Multiple Epiphyseal Dysplasia - Signs and Symptoms

Signs and Symptoms

Children with autosomal dominant MED experience joint pain and fatigue after exercising. Their x-rays show small and irregular ossifications centers, most apparent in the hips and knees. A waddling gait may develop. Flat feet are very common. The spine is normal but may have a few irregularities, such as scoliosis. There are very small capital femoral epiphyses and hypoplastic, poorly formed acetabular roofs. Knees have metaphyseal widening and irregularity while hands have brachydactyly (short fingers) and proximal metacarpal rounding. By adulthood, people with MED are of short stature or in the low range of normal and have short limbs relative to their trunks. Frequently, movement becomes limited at the major joints, especially at the elbows and hips. However, loose knee and finger joints can occur. Signs of osteoarthritis usually begin in early adulthood.

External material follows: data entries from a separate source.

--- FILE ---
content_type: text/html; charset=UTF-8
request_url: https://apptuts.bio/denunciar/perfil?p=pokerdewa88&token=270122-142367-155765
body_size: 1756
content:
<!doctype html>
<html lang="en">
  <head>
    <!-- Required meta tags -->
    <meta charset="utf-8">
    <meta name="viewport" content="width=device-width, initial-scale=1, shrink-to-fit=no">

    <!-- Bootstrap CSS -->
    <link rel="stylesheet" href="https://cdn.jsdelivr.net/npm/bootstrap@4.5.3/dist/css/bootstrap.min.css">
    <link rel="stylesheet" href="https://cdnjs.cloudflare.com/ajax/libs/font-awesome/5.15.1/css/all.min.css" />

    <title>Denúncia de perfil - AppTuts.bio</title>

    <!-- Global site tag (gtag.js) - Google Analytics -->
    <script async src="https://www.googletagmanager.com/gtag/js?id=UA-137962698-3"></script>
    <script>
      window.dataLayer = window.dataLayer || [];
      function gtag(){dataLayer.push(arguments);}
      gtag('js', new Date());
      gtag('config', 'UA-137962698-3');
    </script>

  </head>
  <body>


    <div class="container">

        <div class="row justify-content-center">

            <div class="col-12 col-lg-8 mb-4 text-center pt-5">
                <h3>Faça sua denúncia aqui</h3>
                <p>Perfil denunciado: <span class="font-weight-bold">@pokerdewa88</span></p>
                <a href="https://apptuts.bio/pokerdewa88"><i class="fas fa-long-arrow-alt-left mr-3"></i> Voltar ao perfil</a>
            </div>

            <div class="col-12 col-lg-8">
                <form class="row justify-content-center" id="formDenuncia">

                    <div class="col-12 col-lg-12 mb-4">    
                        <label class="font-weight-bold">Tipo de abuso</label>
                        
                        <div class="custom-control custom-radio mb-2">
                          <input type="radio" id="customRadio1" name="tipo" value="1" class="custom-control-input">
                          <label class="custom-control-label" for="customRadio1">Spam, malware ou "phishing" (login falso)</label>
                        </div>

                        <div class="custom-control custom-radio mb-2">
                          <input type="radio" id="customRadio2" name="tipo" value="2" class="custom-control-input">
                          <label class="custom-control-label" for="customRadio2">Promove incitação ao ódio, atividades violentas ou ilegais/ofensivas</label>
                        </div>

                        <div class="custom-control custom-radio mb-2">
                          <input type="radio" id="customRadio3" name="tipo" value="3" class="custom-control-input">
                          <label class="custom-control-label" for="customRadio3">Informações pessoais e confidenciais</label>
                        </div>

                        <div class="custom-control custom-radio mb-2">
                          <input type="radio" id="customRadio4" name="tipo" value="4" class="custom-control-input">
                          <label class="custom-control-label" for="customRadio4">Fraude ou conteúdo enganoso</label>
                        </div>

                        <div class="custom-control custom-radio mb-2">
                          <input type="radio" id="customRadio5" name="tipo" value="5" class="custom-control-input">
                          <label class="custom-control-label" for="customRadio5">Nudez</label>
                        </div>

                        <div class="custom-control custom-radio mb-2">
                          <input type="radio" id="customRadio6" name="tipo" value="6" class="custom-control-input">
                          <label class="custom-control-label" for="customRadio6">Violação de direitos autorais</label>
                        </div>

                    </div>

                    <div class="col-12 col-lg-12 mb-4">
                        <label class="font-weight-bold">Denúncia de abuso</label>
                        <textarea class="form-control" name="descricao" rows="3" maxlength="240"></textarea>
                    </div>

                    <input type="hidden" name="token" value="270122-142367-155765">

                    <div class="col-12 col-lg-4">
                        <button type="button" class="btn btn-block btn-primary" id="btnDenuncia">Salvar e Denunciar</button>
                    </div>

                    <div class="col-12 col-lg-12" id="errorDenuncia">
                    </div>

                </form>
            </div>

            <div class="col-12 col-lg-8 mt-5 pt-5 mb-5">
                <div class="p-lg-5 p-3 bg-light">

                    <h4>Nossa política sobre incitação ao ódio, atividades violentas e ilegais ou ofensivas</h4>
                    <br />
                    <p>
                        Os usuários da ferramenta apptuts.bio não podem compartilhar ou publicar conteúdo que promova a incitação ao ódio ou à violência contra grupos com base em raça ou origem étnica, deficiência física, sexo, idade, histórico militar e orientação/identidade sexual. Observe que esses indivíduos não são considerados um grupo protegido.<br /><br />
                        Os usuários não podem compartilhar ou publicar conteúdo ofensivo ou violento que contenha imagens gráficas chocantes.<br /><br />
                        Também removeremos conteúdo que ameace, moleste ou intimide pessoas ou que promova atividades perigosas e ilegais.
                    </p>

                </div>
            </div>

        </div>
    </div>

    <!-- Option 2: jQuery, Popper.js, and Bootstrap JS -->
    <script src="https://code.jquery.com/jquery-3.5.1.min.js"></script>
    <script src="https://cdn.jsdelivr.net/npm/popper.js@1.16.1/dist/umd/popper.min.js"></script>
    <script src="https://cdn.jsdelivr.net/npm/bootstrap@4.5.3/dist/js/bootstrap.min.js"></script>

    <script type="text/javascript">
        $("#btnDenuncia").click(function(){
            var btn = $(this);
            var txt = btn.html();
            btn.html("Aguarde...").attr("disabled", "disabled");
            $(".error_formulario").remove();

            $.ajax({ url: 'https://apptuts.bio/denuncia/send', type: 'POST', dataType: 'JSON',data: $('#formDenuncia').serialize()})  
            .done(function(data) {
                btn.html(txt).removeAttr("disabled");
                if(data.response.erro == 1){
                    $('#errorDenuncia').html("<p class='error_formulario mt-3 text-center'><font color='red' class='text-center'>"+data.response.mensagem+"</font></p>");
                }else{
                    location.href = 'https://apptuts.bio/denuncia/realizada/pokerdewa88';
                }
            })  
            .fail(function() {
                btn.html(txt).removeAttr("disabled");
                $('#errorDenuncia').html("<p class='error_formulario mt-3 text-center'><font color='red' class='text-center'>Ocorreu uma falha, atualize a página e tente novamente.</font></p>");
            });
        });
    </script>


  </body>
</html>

Children with recessive MED also experience joint pain, particularly of the hips and knees, but also commonly have deformities of the hands, feet, knees, or vertebral column (like scoliosis). Approximately 50% of affected children have abnormal findings at birth (e.g., club foot or twisted metatarsals, cleft palate, inward curving fingers due to underdeveloped bones and brachydactyly, or ear swelling caused by injury during birth). Height is within the the normal range prior to puberty. As adults, people with recessive MED are only slightly more diminished in stature but still within the normal range. Lateral knee radiography can show multi-layered patellae.